**DIRECTIVE**
Copy out word for word every line of the rows from the one containing "How far from the standpoint" down to the final row, including both ends.

## BEGIN ENTRIES

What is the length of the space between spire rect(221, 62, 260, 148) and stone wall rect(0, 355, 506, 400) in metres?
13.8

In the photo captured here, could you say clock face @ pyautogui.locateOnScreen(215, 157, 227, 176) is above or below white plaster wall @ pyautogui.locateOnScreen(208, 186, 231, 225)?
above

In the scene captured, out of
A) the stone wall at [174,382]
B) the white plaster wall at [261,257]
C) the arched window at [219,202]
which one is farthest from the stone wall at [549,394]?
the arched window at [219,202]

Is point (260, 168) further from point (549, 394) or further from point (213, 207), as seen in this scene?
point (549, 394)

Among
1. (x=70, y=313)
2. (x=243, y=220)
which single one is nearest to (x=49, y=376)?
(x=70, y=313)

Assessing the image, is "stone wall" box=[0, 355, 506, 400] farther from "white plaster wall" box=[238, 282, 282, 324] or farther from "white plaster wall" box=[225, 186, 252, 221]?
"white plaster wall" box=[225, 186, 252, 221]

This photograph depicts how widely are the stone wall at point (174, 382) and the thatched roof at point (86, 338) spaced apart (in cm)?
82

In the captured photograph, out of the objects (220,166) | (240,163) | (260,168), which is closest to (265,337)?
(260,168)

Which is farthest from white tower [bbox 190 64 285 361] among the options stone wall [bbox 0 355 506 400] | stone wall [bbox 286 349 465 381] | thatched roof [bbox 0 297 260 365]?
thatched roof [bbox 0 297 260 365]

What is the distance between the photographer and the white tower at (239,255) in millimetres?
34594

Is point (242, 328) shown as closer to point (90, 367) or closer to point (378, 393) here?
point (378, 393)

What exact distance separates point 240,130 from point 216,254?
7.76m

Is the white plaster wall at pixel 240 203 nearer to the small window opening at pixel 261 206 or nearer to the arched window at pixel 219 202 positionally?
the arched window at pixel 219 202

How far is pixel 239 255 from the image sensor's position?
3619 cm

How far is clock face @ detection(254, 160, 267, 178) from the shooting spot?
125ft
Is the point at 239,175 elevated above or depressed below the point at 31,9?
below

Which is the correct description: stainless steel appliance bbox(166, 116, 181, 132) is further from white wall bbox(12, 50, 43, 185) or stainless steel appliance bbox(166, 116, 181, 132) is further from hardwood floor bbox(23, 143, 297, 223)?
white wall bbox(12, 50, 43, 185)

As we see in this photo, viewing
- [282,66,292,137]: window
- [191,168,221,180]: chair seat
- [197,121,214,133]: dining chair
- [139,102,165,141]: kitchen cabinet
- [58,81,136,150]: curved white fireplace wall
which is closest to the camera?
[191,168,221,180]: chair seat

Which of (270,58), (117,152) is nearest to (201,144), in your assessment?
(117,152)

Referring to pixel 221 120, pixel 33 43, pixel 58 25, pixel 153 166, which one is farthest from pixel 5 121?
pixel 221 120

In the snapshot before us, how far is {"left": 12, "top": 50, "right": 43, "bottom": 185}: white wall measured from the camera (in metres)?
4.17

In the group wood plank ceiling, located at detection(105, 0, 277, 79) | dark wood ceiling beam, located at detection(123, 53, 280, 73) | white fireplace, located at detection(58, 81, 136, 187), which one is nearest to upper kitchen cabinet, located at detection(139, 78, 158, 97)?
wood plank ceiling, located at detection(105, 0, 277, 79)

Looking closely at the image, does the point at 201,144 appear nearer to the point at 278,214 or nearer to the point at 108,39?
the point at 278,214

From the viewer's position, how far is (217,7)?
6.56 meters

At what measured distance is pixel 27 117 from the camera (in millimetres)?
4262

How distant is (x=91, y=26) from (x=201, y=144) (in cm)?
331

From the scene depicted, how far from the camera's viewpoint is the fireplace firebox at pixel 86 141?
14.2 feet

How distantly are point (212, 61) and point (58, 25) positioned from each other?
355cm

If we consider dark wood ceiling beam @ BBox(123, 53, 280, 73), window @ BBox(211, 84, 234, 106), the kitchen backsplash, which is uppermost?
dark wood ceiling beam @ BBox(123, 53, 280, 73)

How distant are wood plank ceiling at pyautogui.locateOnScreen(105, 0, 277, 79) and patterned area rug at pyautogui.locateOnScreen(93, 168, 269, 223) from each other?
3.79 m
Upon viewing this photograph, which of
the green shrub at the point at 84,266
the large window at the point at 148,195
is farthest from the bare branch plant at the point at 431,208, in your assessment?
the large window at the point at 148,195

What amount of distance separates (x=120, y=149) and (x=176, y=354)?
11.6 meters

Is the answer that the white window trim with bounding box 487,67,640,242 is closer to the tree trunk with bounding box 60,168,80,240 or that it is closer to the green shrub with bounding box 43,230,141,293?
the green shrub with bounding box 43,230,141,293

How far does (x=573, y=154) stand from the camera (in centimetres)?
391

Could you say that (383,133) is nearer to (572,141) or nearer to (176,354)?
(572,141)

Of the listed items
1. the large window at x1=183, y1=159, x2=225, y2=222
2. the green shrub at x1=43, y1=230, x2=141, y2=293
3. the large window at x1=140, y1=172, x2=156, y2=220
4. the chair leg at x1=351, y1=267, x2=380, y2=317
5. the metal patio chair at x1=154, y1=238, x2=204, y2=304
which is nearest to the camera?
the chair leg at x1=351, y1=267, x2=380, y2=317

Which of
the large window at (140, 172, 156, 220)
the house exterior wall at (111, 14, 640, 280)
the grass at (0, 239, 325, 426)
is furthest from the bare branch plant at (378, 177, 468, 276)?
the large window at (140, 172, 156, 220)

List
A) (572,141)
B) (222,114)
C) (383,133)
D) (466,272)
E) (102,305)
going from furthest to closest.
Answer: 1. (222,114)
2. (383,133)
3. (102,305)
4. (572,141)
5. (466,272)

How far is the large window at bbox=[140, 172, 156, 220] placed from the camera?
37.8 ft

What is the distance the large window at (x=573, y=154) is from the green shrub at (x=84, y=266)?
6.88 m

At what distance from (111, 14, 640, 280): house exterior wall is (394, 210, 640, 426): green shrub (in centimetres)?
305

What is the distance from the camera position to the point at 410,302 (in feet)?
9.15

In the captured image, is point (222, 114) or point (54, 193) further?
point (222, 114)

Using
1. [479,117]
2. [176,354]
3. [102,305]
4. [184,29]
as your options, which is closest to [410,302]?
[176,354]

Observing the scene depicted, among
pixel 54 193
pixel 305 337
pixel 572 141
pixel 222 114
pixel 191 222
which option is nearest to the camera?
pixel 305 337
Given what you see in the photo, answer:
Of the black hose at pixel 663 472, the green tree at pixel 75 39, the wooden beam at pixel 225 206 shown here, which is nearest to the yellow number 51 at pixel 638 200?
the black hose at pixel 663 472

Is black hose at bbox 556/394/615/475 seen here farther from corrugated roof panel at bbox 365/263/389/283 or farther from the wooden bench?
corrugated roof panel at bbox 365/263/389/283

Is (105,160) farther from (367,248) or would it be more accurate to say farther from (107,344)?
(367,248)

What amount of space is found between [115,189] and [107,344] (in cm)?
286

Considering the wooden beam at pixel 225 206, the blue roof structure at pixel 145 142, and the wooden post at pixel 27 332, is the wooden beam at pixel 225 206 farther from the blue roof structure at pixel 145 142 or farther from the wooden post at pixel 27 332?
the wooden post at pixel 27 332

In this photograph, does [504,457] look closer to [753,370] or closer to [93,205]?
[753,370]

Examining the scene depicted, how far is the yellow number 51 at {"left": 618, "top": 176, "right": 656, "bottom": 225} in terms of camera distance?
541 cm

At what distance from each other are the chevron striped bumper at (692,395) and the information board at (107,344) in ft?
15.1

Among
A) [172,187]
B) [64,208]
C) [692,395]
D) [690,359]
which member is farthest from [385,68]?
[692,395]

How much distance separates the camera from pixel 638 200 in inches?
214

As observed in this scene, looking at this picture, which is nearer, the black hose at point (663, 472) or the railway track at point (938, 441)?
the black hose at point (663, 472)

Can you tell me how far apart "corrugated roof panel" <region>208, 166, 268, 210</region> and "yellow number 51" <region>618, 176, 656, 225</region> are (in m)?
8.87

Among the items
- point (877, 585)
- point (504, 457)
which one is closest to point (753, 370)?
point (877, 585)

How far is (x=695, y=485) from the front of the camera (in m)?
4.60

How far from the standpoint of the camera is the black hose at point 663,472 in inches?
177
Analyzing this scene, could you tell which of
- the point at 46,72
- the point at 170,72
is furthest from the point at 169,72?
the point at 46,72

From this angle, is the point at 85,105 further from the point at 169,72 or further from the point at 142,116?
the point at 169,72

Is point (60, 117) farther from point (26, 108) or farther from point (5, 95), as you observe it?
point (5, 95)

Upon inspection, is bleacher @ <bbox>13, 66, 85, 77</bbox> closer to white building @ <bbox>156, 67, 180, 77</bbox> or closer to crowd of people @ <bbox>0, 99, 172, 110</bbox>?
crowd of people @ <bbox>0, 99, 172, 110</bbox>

## END ENTRIES

**CORRECT RESPONSE**
How far from the standpoint of the camera is the black hose at point 663,472 in inches?
177
Analyzing this scene, could you tell which of
- the point at 46,72
- the point at 170,72
is furthest from the point at 169,72?
the point at 46,72

From this angle, is the point at 85,105 further from the point at 169,72 or further from the point at 142,116?
the point at 169,72

Is point (60, 117) farther from point (26, 108) or farther from point (5, 95), as you observe it?
point (5, 95)

Upon inspection, is bleacher @ <bbox>13, 66, 85, 77</bbox> closer to white building @ <bbox>156, 67, 180, 77</bbox> or closer to crowd of people @ <bbox>0, 99, 172, 110</bbox>?
crowd of people @ <bbox>0, 99, 172, 110</bbox>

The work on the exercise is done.